On May 7, 2019, the Virginia Department of Alcoholic Beverage Control (VABC) issued a decision confirming the applicability of arbitration clauses in distribution contracts between brewers and beer distributors under the Virginia`s Beer Franchise Act (BFA). In Loveland Distributing Co., Inc. and Premium of Virginia, LLC v. Bell`s Brewery, Inc., the VABC panel unanimously decided to compel the parties to settle their dispute through arbitration, as stipulated in the parties` distribution agreement (the agreement). The development of an agreement that avoids non-solid clauses and contains strategic clauses to protect the parties in the event of a dispute is the art and science of negotiating a good allocation agreement. You now have a checklist with five common errors that you should avoid when developing your next distribution agreement. Distribution agreements are an essential instrument for establishing a relationship between a distributor and a beverage manufacturer. A well-written agreement can help develop this relationship. The agreement cannot extend the life of a relationship as soon as the relationship expires. A poorly written agreement often results in legal litigation that consumes management time, financial resources and the involvement of lawyers, courts and arbitrations. A well-written agreement can eliminate resource expenditures for these non-productive activities and encourage the distributor and manufacturer to do their business at the end of the relationship. The VABC`s decision at Loveland is a strong indication that, without a clear attempt by the parties to evade its legal authority, the VABC will impose arbitration clauses in written beer distribution contracts. The decision will help future parties (probably suppliers) who are trying to bring beer and wine distribution disputes into the balance in Virginia and will also strengthen the negotiating position of beer and wine suppliers trying to introduce a compromise clause in virginia distribution agreements.
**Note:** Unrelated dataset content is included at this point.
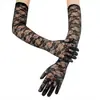 Mangas de Protección Solar Transfronterizas Verano Largas Halloween Mangas para Brazos Encaje Elegante Finas Mujeres Conducir Transpirables Guantes sin Dedos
Examples of general requirements include: achieving certain distribution and marketing objectives, maintaining appropriate records and reporting on stock and sale, transport and storage of the product under certain temperature and lighting conditions, implementing appropriate quality control measures to ensure product freshness and payment of invoices within a specified time frame. It is also customary to include termination rights when the distributor is declared bankrupt, when it makes a voluntary insolvency application, reaches a compromise or agreement in favour of its creditors, or when all federal and regional licences and authorizations necessary for the proper management of its operations are not in good condition. The most critical section of the agreement defines how and under which a supplier can terminate the distributor. In a franchised state, the law generally states that a supplier may resign for “good reasons.” If a good thing is defined in the law, it is of the utmost importance that the distribution contract reflects the language of the law, because in many cases a contract contrary to the law is invalidated, so that the supplier is able to have no agreement at all. Relationships between manufacturers and distributors of craft beverages begin and develop over time. They`re growing up. They`re maturing. Sometimes they degrade. They ended up perishing.
External factors regularly increase the pressure on the distributor and manufacturer of craft beverages who request a change to the dealer agreement after a 30-day period. If the agreement allows for changes later this year, there are few problems. However, if the agreement allows for changes only once a year, one or both partners must face undue pressure until the agreement can take such an annual change into account. The best distribution agreements allow for changes during the year. When a distributor is hired to bear the brand of a brewery, it is generally entitled to all products of that brand.